Friday, February 17, 2012

Adult Swim

Children should be seen and not heard. And by children, I don’t mean mine. My children are darling and precious and wonderful. I mean all those little kids whining and sniveling and crying in public. I know they shouldn’t all use pacifiers until they enter school, but seriously, can’t you teach your children to put a sock in it? Go to a grocery store or Target before lunchtime on any weekday and you'll see what I mean. It’s loud out there in public, man. If I drive down the street blaring my music, I am violating a noise ordinance, but so is your child in the Easter candy display. Maybe you shouldn’t push your cart by the M&M’s if you aren’t going to rip open a bag and share them with your little chatterbox.

I might sound a bit bitter; I recognize the makings of a curmudgeon in myself. I remember those days too. Breakfast was over and lunch and naptime were hours away. How were the next seven hours before bedtime going to be occupied? Every day can’t be filled by inventorying the Legos and Matchbox cars. A tea party every day is less party-like when it becomes a daily chore.

There are only so many times you can change a Polly Pocket dress before you lose brain cells and develop arthritis in your fingers. Plus, sometimes you need more Pull-ups and children’s Benadryl and a box of wine. Sometimes you just have to get out of the house with your little kids before you become the breaking news story on CNN. So you pack up the two year old and the newborn in your minivan and you kill an hour at the grocery store, opening a bag of Goldfish crackers for snack time and hoping to have some stimulating conversation with another mom pushing around her grocery cart shaped like a truck filled with her own 2.5 offspring. Then you check out and think, did that bag boy just flirt with me, and you catch a glimpse of your greasy hair and spit-up stained sweatshirt in the minivan door and remember that no one is flirting with you in your current state of unkempt fertility. You are not a MILF; you are a MILA (Mom I’d Like to Avoid.)

 So I get it, really. I have been there. I had many a trip to Walmart with my two year old just to watch the seafood manager fill up the lobster tank. My daughter S and I were thrilled when we timed it just right. The man would unload the box with these disoriented three pounders and drop them in the tank, at which point all the lobsters would demonstrate their territorial behaviors without the use of their rubber banded claws. But just so you know, if S had a meltdown in front of the Little Debbie snack cakes, I would snatch her out of the cart and abandon my errand because no one, including me, wanted to hear her whine and carry on.

That’s my point, really. No one wants to hear your kid whine. Maybe you are good at ignoring your child’s desperate pleas for the Dora the Explorer body wash, but I am not. I also can’t tune out the sound of your newborn’s mewing for that delayed bottle, and I really don’t want to listen to your girl scream when her brother yanks out one of her braids in front of the cat food. All it does is make me forget what I needed at Target in the first place. Just make it stop.

One of my friends says the problem isn’t all the noises, but my inability to tolerate or overlook them. I am just as squirrelly with the pen clickers and chair rockers and foot tappers as I am with the whiny preschoolers. I want it all to go away because I can’t tune any of it out.  But I disagree; I am pretty observant, and if there is that much assault on my radar, chances are pretty good that two planes will be sharing the same runway. It's not that I am intolerant, but rather, some of you are just plain annoying.

Think of how much more efficient it is to run errands without your kids. The bill is cheaper because the impulse purchases are at a minimum, plus your time is your own.
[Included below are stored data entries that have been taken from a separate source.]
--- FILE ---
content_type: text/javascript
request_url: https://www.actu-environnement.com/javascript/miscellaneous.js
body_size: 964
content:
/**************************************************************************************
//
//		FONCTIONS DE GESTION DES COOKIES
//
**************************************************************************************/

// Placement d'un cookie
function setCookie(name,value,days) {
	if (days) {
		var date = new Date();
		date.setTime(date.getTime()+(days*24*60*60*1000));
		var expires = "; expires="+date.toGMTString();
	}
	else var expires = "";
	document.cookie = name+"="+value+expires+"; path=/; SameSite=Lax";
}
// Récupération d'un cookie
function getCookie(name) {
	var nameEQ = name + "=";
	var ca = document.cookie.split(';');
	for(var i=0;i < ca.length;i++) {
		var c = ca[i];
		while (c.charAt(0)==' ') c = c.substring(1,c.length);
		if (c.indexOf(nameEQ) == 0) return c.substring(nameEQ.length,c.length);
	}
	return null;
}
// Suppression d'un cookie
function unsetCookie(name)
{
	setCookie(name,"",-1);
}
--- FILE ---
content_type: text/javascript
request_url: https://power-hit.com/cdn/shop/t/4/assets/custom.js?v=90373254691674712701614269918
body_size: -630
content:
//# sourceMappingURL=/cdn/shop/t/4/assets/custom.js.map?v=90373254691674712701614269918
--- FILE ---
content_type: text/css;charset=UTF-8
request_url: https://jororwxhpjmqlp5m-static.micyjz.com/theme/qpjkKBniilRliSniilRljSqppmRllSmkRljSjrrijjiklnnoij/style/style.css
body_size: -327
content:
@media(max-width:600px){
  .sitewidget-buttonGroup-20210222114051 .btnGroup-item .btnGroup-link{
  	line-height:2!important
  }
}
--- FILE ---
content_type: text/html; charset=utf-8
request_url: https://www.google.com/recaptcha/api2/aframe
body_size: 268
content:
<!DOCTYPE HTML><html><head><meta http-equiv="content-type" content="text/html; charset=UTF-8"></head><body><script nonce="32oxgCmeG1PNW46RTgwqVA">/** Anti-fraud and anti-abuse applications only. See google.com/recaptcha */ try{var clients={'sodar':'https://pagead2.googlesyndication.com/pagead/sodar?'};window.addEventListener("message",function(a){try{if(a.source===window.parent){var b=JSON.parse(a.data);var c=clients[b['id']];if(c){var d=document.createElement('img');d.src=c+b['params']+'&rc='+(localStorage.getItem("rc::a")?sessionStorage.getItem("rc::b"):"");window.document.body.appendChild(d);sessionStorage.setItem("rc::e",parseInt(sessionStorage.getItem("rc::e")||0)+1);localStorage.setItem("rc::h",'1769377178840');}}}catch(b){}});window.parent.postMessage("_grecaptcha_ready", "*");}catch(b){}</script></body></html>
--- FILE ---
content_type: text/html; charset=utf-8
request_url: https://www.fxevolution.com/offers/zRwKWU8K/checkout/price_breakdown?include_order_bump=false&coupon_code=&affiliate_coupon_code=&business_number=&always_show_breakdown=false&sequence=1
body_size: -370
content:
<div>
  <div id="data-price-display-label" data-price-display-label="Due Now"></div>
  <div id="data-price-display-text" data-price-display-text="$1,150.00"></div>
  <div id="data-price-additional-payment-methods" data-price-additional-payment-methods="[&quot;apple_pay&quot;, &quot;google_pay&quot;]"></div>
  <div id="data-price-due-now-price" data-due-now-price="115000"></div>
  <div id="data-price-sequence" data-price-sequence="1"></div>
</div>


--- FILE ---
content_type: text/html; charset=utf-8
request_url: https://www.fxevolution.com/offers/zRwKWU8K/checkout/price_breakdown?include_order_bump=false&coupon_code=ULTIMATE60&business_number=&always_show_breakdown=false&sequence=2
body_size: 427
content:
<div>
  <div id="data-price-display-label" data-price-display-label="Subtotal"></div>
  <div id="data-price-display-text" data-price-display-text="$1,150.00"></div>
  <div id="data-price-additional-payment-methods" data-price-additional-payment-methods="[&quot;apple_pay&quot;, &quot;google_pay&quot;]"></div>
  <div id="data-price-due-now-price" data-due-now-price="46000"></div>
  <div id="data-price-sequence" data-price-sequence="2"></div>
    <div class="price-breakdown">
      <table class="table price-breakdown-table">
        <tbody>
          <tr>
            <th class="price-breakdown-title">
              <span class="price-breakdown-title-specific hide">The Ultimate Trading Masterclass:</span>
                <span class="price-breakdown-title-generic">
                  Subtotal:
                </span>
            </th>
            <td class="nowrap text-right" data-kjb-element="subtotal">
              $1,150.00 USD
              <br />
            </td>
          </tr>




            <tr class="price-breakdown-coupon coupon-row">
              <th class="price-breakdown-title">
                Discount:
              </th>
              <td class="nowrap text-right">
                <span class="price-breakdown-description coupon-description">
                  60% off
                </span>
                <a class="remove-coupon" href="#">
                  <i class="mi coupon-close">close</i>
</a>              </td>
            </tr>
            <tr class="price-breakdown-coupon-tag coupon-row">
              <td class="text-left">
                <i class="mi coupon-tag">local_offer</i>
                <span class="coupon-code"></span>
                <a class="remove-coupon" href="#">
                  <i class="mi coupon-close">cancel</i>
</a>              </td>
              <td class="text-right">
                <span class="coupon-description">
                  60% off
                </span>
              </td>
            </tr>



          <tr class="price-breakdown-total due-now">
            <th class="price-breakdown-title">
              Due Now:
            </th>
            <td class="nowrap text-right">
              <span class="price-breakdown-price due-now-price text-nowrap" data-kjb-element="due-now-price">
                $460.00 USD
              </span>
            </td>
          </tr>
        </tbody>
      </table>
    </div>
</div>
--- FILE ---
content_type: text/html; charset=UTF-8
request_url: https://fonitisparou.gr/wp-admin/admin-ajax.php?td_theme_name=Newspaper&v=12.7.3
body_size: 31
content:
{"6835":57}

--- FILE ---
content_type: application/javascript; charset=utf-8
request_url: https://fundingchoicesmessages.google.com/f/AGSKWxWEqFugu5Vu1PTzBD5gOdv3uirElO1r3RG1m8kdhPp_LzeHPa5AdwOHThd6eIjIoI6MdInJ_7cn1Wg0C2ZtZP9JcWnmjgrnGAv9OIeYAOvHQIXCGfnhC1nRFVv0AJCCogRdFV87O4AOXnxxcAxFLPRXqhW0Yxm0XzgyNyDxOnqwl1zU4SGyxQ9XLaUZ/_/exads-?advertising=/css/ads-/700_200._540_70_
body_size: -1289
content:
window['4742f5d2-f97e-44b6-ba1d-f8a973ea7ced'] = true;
No one complains about being hungry or bored or hating kale or why can’t you buy the pink Qtips. How much simpler is it to get only yourself in and out of your car seat? Not only that, but you can listen to whatever you want on the radio, and if you want to hear it three more times, who is going to stop you? If I am going to listen to a song three times in a row, I rather it be the Beastie Boys than the Wiggles.

Here’s what I am suggesting: leave the mid-mornings at retail establishments to the stay at home moms with school-aged kids and the old people. I know you have errands to run too, but why not do them after the kids go to bed? They’re young, so lights out should be about 7:30 or so, right? That leaves you plenty of time to hit the grocery store, the pharmacy, and even a department store while your husband stays home and looks at porn. Don’t worry about the shower and early bedtime you indulge in after the little darlings go to bed. Shower with them during the day and call it water play time. How educational is it to show them how time and gravity can do a number on the human body? And while you’re at it, shouldn’t nap time be for the whole family? You’ll be fresh for that  pre-dinner hell hour if you catch a little nap after lunch. And after they are all tucked in for the night, well, what better time to get your shop on?

 Please, I beg you. If you won’t do it for me, then think of the children. Because if you don’t shut them up and keep them home, I don’t know what I’m going to do, but it ain’t gonna be pretty.